HTTP status code handling in GraphQL APIs

Question

A lot of resources say, that GraphQL should always respond with a 200 status code, even when an error occurred:

• https://www.graph.cool/docs/faq/api-eep0ugh1wa/#how-does-error-handling-work-with-graphcool
• https://github.com/rmosolgo/graphql-ruby/issues/1130#issuecomment-347373937
• https://blog.hasura.io/handling-graphql-hasura-errors-with-react/

Because GraphQL can return multiple responses in one response, this makes sense. When a user requests two resources in one request, and only has access to the first resource, you can send back the first resource and return a forbidden error for the second resource.

However, this is just something I figured out along the way reading docs of multiple GraphQL libraries and blog posts. I didn't find anything about HTTP status codes in the offical specs, here https://spec.graphql.org/ or here https://graphql.org/

So I still have a few questions left:

1. Is it ok to return a HTTP 500 status code if I have an unexpected server error?
2. Is it ok to return a HTTP 401 status code, if credentials are wrong?
3. Should I include the potential HTTP status code inside the errors key of the GraphQL response like this

{
  "errors" => [{
    "message" => "Graphql::Forbidden",
    "locations" => [],
    "extensions" => {
      "error_class" => "Graphql::Forbidden", "status" => 403
    }
  }]
}

4. Should I match common errors like a wrong field name to the HTTP status code 400 Bad Request?

{
  "errors" => [{
    "message" => "Field 'foobar' doesn't exist on type 'UserConnection'",
    "locations" => [{
      "line" => 1,
      "column" => 11
    }],
    "path" => ["query", "users", "foobar"],
    "extensions" => {
      "status" => 400, "code" => "undefinedField", "typeName" => "UserConnection", "fieldName" => "foobar"
    }
  }]
}

I'd be great if you could share your experiences / resources / best practises when handling HTTP status codes in GraphQL.

Answer 1

GraphQL is transport-agnostic. While GraphQL services are commonly web services that accept requests over HTTP, they can and do accept requests over other transports as well. In fact, a GraphQL service can execute queries with no network requests at all -- all it needs is a query, and, optionally, a variables object and operation name.

Because of this, the GraphQL spec isn't concerned with methods, status codes or anything else specific to HTTP (it only mentions HTTP when discussing serialization). Any practices with regard to these things are at best conventions that have either evolved over time or are simply artifacts from some of the original libraries that were written for GraphQL. As such, any kind of answer to your question is going to be mostly based on opinion.
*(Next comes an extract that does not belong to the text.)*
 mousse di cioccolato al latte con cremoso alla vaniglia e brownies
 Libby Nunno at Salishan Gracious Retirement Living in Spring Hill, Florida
That said, because your GraphQL service shouldn't care about how its queries are received, arguably there should be a separation between its code and whatever code is handling receiving the requests and sending back the responses (like an Express app in Node.js). In other words, we could say it's never ok for your resolver code to mutate things like the response's status code. This is the current thinking in the community and most libraries only return one of two codes -- 400 if the request itself is somehow invalid and 200 otherwise.

If your entire GraphQL endpoint is guarded by some authentication logic (say your server checks for some header value), then a GraphQL request might come back with a 401 status. But this is something we handle at the web server level, not as part of your schema. It's no different if something went terribly wrong with your web server code and it had to return a 500 status, or the nginx server sitting in front of your returned a 494 (Request header too large), etc.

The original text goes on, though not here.